## WORK TO COMPLETE
Count the lines in the data below that contain the string "represents", treating uppercase and lowercase letters as distinct, and give only that number.
________________________
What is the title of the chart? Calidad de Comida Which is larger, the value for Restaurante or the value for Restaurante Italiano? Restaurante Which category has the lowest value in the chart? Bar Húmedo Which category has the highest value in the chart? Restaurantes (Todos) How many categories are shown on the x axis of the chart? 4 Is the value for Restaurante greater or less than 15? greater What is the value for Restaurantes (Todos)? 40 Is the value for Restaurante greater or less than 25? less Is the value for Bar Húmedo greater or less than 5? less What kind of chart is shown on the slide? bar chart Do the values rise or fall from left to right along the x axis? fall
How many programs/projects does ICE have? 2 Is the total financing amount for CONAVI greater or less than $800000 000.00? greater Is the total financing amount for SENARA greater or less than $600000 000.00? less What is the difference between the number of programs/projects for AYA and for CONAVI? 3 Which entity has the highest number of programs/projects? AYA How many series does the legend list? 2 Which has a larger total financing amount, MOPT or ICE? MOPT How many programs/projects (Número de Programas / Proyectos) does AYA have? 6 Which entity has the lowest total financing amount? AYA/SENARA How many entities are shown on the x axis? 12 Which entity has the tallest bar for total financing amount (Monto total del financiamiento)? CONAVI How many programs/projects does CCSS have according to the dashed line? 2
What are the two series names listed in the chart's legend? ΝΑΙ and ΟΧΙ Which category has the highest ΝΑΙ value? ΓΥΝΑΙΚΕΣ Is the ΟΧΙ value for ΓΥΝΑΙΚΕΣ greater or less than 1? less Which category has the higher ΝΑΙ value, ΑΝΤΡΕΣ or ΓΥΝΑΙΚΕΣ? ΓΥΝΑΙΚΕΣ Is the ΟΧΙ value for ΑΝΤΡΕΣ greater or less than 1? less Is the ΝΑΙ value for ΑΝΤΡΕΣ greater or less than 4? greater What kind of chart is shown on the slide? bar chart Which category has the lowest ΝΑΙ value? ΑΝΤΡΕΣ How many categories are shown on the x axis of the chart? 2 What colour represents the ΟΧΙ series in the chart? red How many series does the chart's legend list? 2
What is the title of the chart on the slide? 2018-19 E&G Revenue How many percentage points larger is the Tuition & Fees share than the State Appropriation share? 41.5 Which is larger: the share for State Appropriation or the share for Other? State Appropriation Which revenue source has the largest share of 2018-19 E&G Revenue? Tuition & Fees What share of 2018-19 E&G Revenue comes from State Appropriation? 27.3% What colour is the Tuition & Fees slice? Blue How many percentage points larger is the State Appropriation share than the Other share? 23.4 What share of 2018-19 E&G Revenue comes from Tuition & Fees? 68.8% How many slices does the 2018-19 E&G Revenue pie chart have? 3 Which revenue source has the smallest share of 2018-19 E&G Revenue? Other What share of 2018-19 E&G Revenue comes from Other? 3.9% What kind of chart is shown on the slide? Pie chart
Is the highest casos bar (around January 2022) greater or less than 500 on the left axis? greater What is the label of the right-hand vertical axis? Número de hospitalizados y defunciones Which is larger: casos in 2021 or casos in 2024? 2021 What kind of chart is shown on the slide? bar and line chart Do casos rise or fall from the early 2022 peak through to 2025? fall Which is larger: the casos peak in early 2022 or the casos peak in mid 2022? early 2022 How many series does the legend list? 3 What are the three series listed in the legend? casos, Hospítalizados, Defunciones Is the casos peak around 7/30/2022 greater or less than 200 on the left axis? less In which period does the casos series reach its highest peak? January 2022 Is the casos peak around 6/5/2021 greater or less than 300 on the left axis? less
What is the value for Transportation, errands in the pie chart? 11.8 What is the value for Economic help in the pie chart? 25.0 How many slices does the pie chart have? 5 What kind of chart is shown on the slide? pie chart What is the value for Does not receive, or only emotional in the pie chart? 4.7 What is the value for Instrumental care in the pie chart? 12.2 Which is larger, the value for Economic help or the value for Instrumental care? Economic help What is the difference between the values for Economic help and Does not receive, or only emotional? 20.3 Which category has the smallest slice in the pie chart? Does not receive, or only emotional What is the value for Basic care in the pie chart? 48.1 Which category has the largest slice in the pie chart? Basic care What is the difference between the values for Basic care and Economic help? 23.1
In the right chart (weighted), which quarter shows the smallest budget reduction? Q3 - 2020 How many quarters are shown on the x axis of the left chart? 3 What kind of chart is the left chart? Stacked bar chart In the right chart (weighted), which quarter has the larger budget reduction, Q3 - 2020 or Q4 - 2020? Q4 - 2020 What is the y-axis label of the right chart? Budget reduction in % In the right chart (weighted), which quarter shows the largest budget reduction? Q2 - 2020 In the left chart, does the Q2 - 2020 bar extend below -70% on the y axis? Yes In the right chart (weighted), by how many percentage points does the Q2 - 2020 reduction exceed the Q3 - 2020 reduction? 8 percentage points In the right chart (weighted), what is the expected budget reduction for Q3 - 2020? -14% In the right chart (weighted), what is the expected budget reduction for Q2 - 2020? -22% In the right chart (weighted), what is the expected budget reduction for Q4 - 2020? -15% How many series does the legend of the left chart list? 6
________________________
## ANSWER SECTION
1